Acropolis Museum

Acropolis Museum (11)

When in 481 BC, the Acropolis was captured by the Persians, the Athenians, knowing the artistic value of the buildings and decorations that were there, did not remain inactive. 

The iron will to protect their valuable assets was not fully recognized until nearly 25 centuries later when, in the 19th century, during archaeological excavations remains were discovered that had been buried by the Athenians to prevent the Persian looting.

In order to avoid further deterioration of these remains, it was decided to house them in the Acropolis Museum, which opened in 1878. 

The collection, however, is not limited to the remains of the archaic period but includes, with exemplary care for their preservation, several pieces from the classical Greece of Pericles. Thus, the 6th and 5th centuries BC are well represented in the halls of this museum located on the same site as the Acropolis. Of course, you can be sure we will not see all the friezes and decorations extracted from the original buildings but to see all these artistic remains you have to move a few kilometres to the northwest because, contrary to the wishes of the Athenians, most of the rest are in the British Museum in London.

The museum was planned by architect Panages Kalkos and, architecturally speaking, it is not a work of art, since, located at the south eastern end, it breaks up the beauty of the Acropolis. 

The Acropolis Museum with its new display rooms, is considered to be one of the most valuable in the world. Outside, you will find next to the entrance a 5th century BC statue of an owl, symbol of the wisdom of the goddess Athena. 

From the first to the sixth hall, the museum contains masterpieces from the 6th century BC, the Archaic period. In them, you will see the splendid pediments of several temples illustrating the battles of heroes like Heracles fighting mythological monsters, or those of the ancient temple of Athena in Room V, where the goddess is in central position, beside Zeus, fighting giants, alluding to the victory of the Greeks over the barbarians. Moreover, as a pleasant surprise, it should be noted that some of these friezes still retain polychrome fragments, which will give you a better idea of the original spectacular image of the temples of antiquity. 

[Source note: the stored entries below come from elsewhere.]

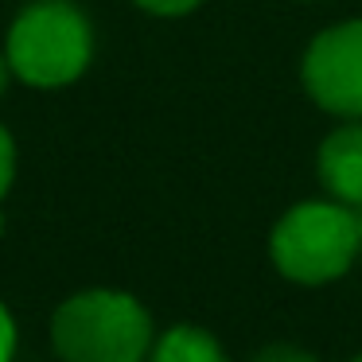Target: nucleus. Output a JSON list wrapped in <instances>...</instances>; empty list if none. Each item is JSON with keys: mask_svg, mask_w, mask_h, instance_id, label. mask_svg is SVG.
<instances>
[{"mask_svg": "<svg viewBox=\"0 0 362 362\" xmlns=\"http://www.w3.org/2000/svg\"><path fill=\"white\" fill-rule=\"evenodd\" d=\"M136 4L152 16H187L199 0H136Z\"/></svg>", "mask_w": 362, "mask_h": 362, "instance_id": "1a4fd4ad", "label": "nucleus"}, {"mask_svg": "<svg viewBox=\"0 0 362 362\" xmlns=\"http://www.w3.org/2000/svg\"><path fill=\"white\" fill-rule=\"evenodd\" d=\"M8 74H12V66H8V59L0 55V90H4V82H8Z\"/></svg>", "mask_w": 362, "mask_h": 362, "instance_id": "9b49d317", "label": "nucleus"}, {"mask_svg": "<svg viewBox=\"0 0 362 362\" xmlns=\"http://www.w3.org/2000/svg\"><path fill=\"white\" fill-rule=\"evenodd\" d=\"M51 343L63 362H144L156 339L141 300L113 288H90L59 304Z\"/></svg>", "mask_w": 362, "mask_h": 362, "instance_id": "f257e3e1", "label": "nucleus"}, {"mask_svg": "<svg viewBox=\"0 0 362 362\" xmlns=\"http://www.w3.org/2000/svg\"><path fill=\"white\" fill-rule=\"evenodd\" d=\"M94 55V32L71 0H35L12 20L4 59L12 74L28 86L55 90L74 82L90 66Z\"/></svg>", "mask_w": 362, "mask_h": 362, "instance_id": "f03ea898", "label": "nucleus"}, {"mask_svg": "<svg viewBox=\"0 0 362 362\" xmlns=\"http://www.w3.org/2000/svg\"><path fill=\"white\" fill-rule=\"evenodd\" d=\"M12 175H16V144H12L8 129L0 125V199L8 195Z\"/></svg>", "mask_w": 362, "mask_h": 362, "instance_id": "0eeeda50", "label": "nucleus"}, {"mask_svg": "<svg viewBox=\"0 0 362 362\" xmlns=\"http://www.w3.org/2000/svg\"><path fill=\"white\" fill-rule=\"evenodd\" d=\"M300 74L320 110L362 121V20H346L315 35Z\"/></svg>", "mask_w": 362, "mask_h": 362, "instance_id": "20e7f679", "label": "nucleus"}, {"mask_svg": "<svg viewBox=\"0 0 362 362\" xmlns=\"http://www.w3.org/2000/svg\"><path fill=\"white\" fill-rule=\"evenodd\" d=\"M0 230H4V214H0Z\"/></svg>", "mask_w": 362, "mask_h": 362, "instance_id": "ddd939ff", "label": "nucleus"}, {"mask_svg": "<svg viewBox=\"0 0 362 362\" xmlns=\"http://www.w3.org/2000/svg\"><path fill=\"white\" fill-rule=\"evenodd\" d=\"M269 253L296 284L339 281L362 253V218L343 203H300L276 222Z\"/></svg>", "mask_w": 362, "mask_h": 362, "instance_id": "7ed1b4c3", "label": "nucleus"}, {"mask_svg": "<svg viewBox=\"0 0 362 362\" xmlns=\"http://www.w3.org/2000/svg\"><path fill=\"white\" fill-rule=\"evenodd\" d=\"M148 362H230L226 351L218 346V339L203 327H172L152 343Z\"/></svg>", "mask_w": 362, "mask_h": 362, "instance_id": "423d86ee", "label": "nucleus"}, {"mask_svg": "<svg viewBox=\"0 0 362 362\" xmlns=\"http://www.w3.org/2000/svg\"><path fill=\"white\" fill-rule=\"evenodd\" d=\"M12 354H16V323L8 308L0 304V362H12Z\"/></svg>", "mask_w": 362, "mask_h": 362, "instance_id": "9d476101", "label": "nucleus"}, {"mask_svg": "<svg viewBox=\"0 0 362 362\" xmlns=\"http://www.w3.org/2000/svg\"><path fill=\"white\" fill-rule=\"evenodd\" d=\"M320 183L335 203L362 211V121L335 129L320 144Z\"/></svg>", "mask_w": 362, "mask_h": 362, "instance_id": "39448f33", "label": "nucleus"}, {"mask_svg": "<svg viewBox=\"0 0 362 362\" xmlns=\"http://www.w3.org/2000/svg\"><path fill=\"white\" fill-rule=\"evenodd\" d=\"M253 362H315L308 351H300V346H288V343H273L265 346V351L253 354Z\"/></svg>", "mask_w": 362, "mask_h": 362, "instance_id": "6e6552de", "label": "nucleus"}, {"mask_svg": "<svg viewBox=\"0 0 362 362\" xmlns=\"http://www.w3.org/2000/svg\"><path fill=\"white\" fill-rule=\"evenodd\" d=\"M351 362H362V354H354V358H351Z\"/></svg>", "mask_w": 362, "mask_h": 362, "instance_id": "f8f14e48", "label": "nucleus"}]
</instances>
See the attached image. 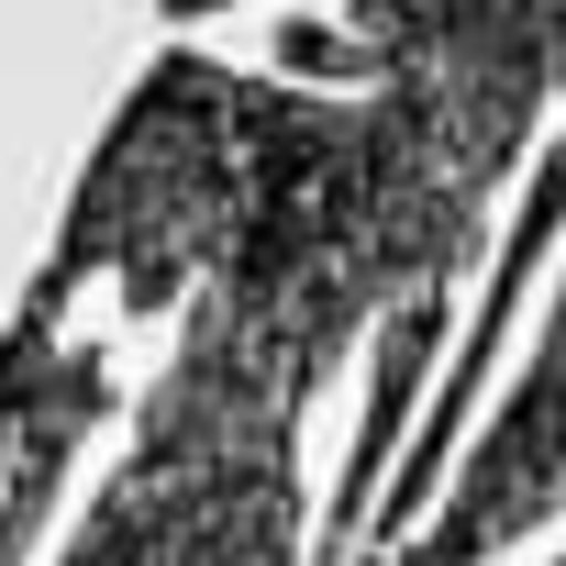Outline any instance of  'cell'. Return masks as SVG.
I'll return each mask as SVG.
<instances>
[{
  "mask_svg": "<svg viewBox=\"0 0 566 566\" xmlns=\"http://www.w3.org/2000/svg\"><path fill=\"white\" fill-rule=\"evenodd\" d=\"M112 411V367L90 378V389H67L56 411H45V433L23 444V467L0 478V566H23V544L45 533V511H56V489H67V455L90 444V422Z\"/></svg>",
  "mask_w": 566,
  "mask_h": 566,
  "instance_id": "cell-4",
  "label": "cell"
},
{
  "mask_svg": "<svg viewBox=\"0 0 566 566\" xmlns=\"http://www.w3.org/2000/svg\"><path fill=\"white\" fill-rule=\"evenodd\" d=\"M233 222H244V78L167 45L134 78L123 123L101 134V156L78 167L34 301L67 312L78 277H112L123 312H178V290L200 301L211 266L233 255Z\"/></svg>",
  "mask_w": 566,
  "mask_h": 566,
  "instance_id": "cell-1",
  "label": "cell"
},
{
  "mask_svg": "<svg viewBox=\"0 0 566 566\" xmlns=\"http://www.w3.org/2000/svg\"><path fill=\"white\" fill-rule=\"evenodd\" d=\"M544 78H555V101H566V12H544Z\"/></svg>",
  "mask_w": 566,
  "mask_h": 566,
  "instance_id": "cell-5",
  "label": "cell"
},
{
  "mask_svg": "<svg viewBox=\"0 0 566 566\" xmlns=\"http://www.w3.org/2000/svg\"><path fill=\"white\" fill-rule=\"evenodd\" d=\"M544 522H566V290H555V323H544L522 389H511L500 422L478 433L467 478H455L444 511H433V533L400 544V566H489L500 544H522V533H544Z\"/></svg>",
  "mask_w": 566,
  "mask_h": 566,
  "instance_id": "cell-2",
  "label": "cell"
},
{
  "mask_svg": "<svg viewBox=\"0 0 566 566\" xmlns=\"http://www.w3.org/2000/svg\"><path fill=\"white\" fill-rule=\"evenodd\" d=\"M112 356L101 345H67L56 334V301H23L12 323H0V478L23 467V444L45 433V411L67 400V389H90Z\"/></svg>",
  "mask_w": 566,
  "mask_h": 566,
  "instance_id": "cell-3",
  "label": "cell"
}]
</instances>
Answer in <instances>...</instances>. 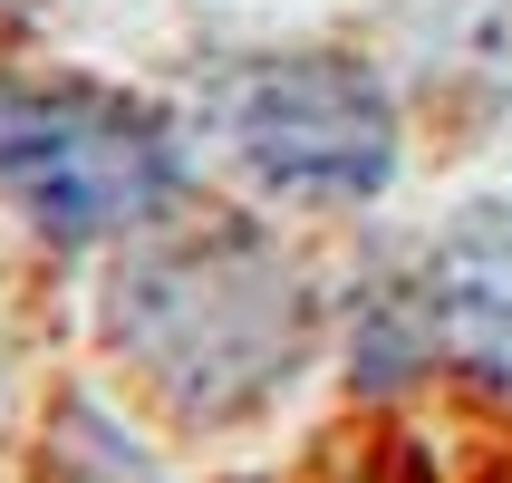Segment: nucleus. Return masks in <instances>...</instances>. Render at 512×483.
<instances>
[{"label":"nucleus","mask_w":512,"mask_h":483,"mask_svg":"<svg viewBox=\"0 0 512 483\" xmlns=\"http://www.w3.org/2000/svg\"><path fill=\"white\" fill-rule=\"evenodd\" d=\"M116 339L145 358V377L165 387L174 406L194 416H223V406H252L271 377L290 368V339H300V300L271 271L261 242L242 232H194V242H165L155 261L126 271V300H116Z\"/></svg>","instance_id":"1"},{"label":"nucleus","mask_w":512,"mask_h":483,"mask_svg":"<svg viewBox=\"0 0 512 483\" xmlns=\"http://www.w3.org/2000/svg\"><path fill=\"white\" fill-rule=\"evenodd\" d=\"M0 194L58 242H97L174 194V145L97 87H0Z\"/></svg>","instance_id":"2"},{"label":"nucleus","mask_w":512,"mask_h":483,"mask_svg":"<svg viewBox=\"0 0 512 483\" xmlns=\"http://www.w3.org/2000/svg\"><path fill=\"white\" fill-rule=\"evenodd\" d=\"M232 155L300 203H368L397 174V107L348 58H271L223 97Z\"/></svg>","instance_id":"3"},{"label":"nucleus","mask_w":512,"mask_h":483,"mask_svg":"<svg viewBox=\"0 0 512 483\" xmlns=\"http://www.w3.org/2000/svg\"><path fill=\"white\" fill-rule=\"evenodd\" d=\"M426 319L474 377L512 387V213H474L464 232H445Z\"/></svg>","instance_id":"4"}]
</instances>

Moreover, in the museum you will find valuable pieces from the origins of Greek sculpture. We refer to the round figure of a Kriophoros (or ram-bearer) from 570 BC This is an example of well-known archaic sculptures of the kuroi and korai, male and female figures respectively of Egyptian influence, characterized by the rigidity of their grimace and position, by the vigour of their bodies and, in the case of the girls, by the work involved in their hairstyles. 

In Room VI, you will find a collection of korai, for example, from between 550 and 500 BC, and, as you follow the route, you will see the evolution from the stiffness and the mysterious, static smile of archaic times towards greater naturalism in the classical period. 

Rooms VII, VIII and IX bring together pieces from the Acropolitan stage of Pericles. The sculptures on display belong mainly to the Parthenon, the temple of Athena Nike, and the Erechtheion. The sculptural wonders of the artist Phidias in the metopes and friezes from the Parthenon depicting the Panathenaic procession, with rearing, twisted horses, and a daring and even exaggerated naturalism. The friezes from the temple of Athena Nike also reveal a shift from classicism to a later, more dramatic Hellenistic style. The Goddess is represented in a very human gesture, putting on her sandal, and the sculptor used the technique of drapery whereby the anatomy is seen through the clothing.

In the final room, you can admire four of the caryatids of the Erechtheion. They were moved from their original location, the south portico of the temple, to the museum, due to the serious deterioration they were suffering from as a result of the concentrated presence of sulphur in the air in Athens. Another of the caryatids, female statues that were used instead of columns, is in the British Museum in London.

The museum has struggled in recent years to recover the large number of pieces that are in collections abroad, especially in the Louvre and the British Museum. The most flagrant case is that of the Elgin marbles, which are famous sculptures from the Parthenon. The Briton, Lord Elgin, bought them at the beginning of the 19th century from the Turkish authorities, who at that time governed the country. Lord Elgin sold them to the British state for the price of 35,000 pounds, with which the debate began. And there are those who favour leaving the works in the British Museum, with the view that there the friezes and sculptures may receive better care than in Greece. However, the Greek government considered it completely illegal to have sold the marbles to the British Government and fervently believe that the marbles should be returned to where they belong, to their origins. The Greek actress and politician Melina Merkoúri was one of the leading activists in the struggle to regain these examples of Greek heritage. 

Gradually, Athens has recovered some pieces and, therefore, the premises of the Acropolis Museum have been outgrown. Hence, the exhibits are being transferred to a new, larger and expensive complex, which will be the new home of the Museum of the Acropolis, on the southern slope of the mountain. There, the empty rooms are waiting to someday receive the friezes that belonged to them.